Geochemical Techniques to Detect Sources of Fluids in Highly Pressured Casing-Casing Annuli CCA

Abstract

The buildup of high casing-casing annulus (CCA) pressure compromises the well integrity and can lead to serious incidents if left untreated. Potential sources of water causing the elevated CCA pressure are either trapped water in the cement column or water from a constant feeding source. This study utilizes inorganic geochemical techniques to determine the provenance of CCA produced water as trigger for high pressure in newly drilled wells. Affinities in the hydrochemical (major, minor and trace elements) and stable isotopic (δ2H, δ18O) composition are monitored to identify single fluid types, multi-component mixing and secondary fluid alteration processes. As a proof-of-concept, geochemical fingerprints of CCA produced water from three wells were correlated with potential source candidates, i.e., utilized drilling fluids (mud filtrate, supply water) from the target well site, Early - Late Cretaceous aquifers and Late Jurassic - Late Triassic formation waters from adjacent wells and fields.
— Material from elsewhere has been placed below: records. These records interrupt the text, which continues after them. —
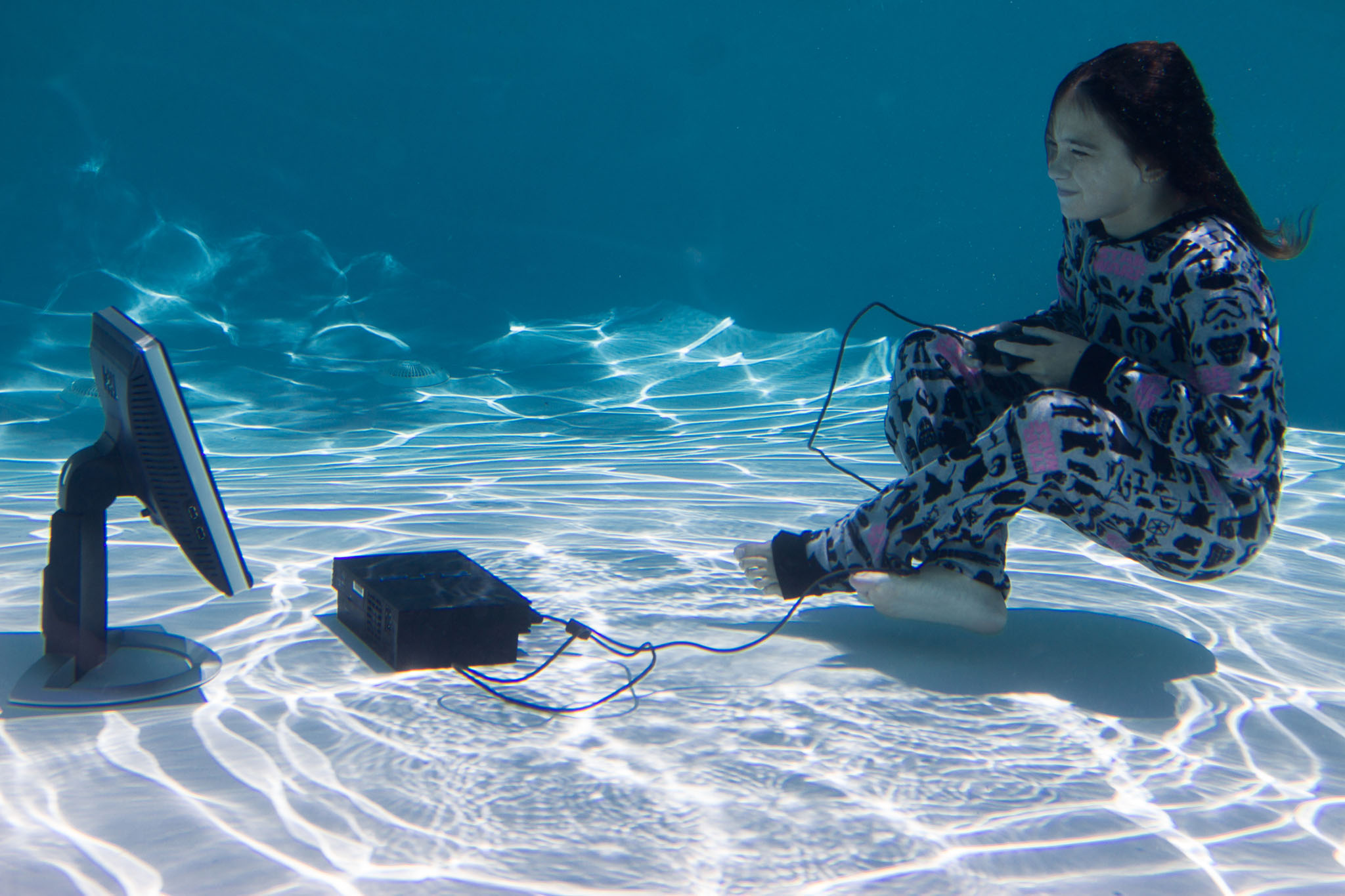 Bella playing playstation under water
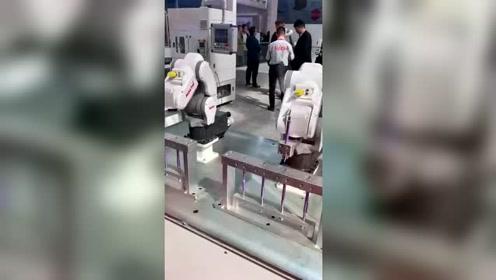 机器人都开始秀上了!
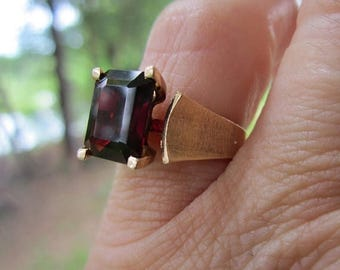 On Sale 14K Gold Garnet Modernist Ring 585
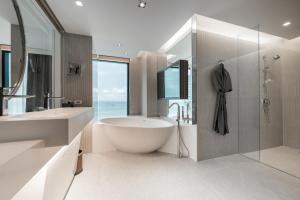 حمام في  فندق ميت بيتش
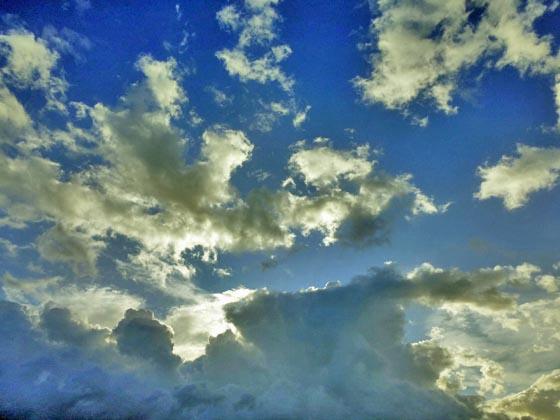 雲と虹とスーパーはしご_e0133780_18332465.jpg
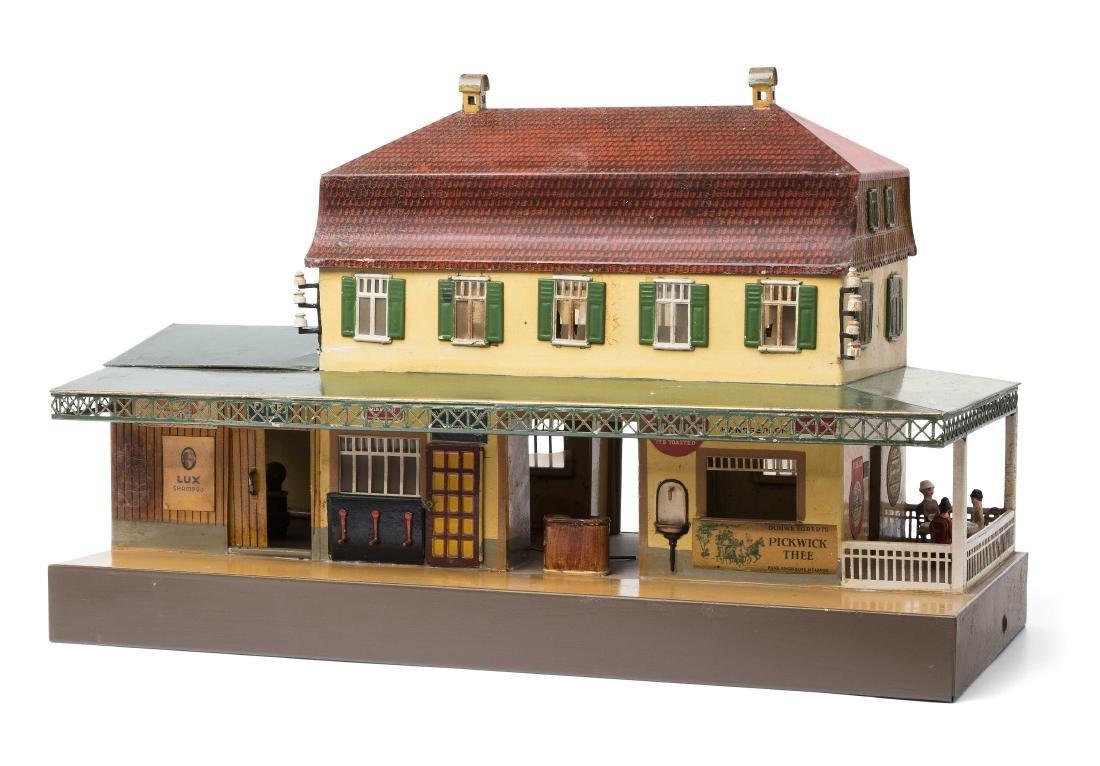 """Märklin-Landbahnhof """"2031/1"""" Deutschland, um 1920."""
Geochemical affinities of CCA water with groundwater from an Early Cretaceous aquifer postulate the presence one single horizon for active water inflow. Non-reactive elements (Na, Cl) and environmental isotopes (δ2H, δ18O) were found to be most suited tools for fluid identification. 2H/1H and 18O/16O ratios of supply water and mud filtrate are close to global meteoric water composition, whereas formation waters are enriched in 18O. Elevated SO4 and K concentrations and extreme alkaline conditions for CCA water indicates the occurrence of minor secondary alteration processes, such the contact of inflowing groundwater with cement or fluid mixing with minor portions of KCl additives. The presented technology in this study enables the detection of high CCA pressure and fluid leakages sources, thereby allowing workover engineers to plan for potential remedial actions prior to moving the rig to the affected well; hence significantly reducing operational costs. Appropriate remedial solutions can be prompted for safe well abandonment as well as to resume operation at the earliest time.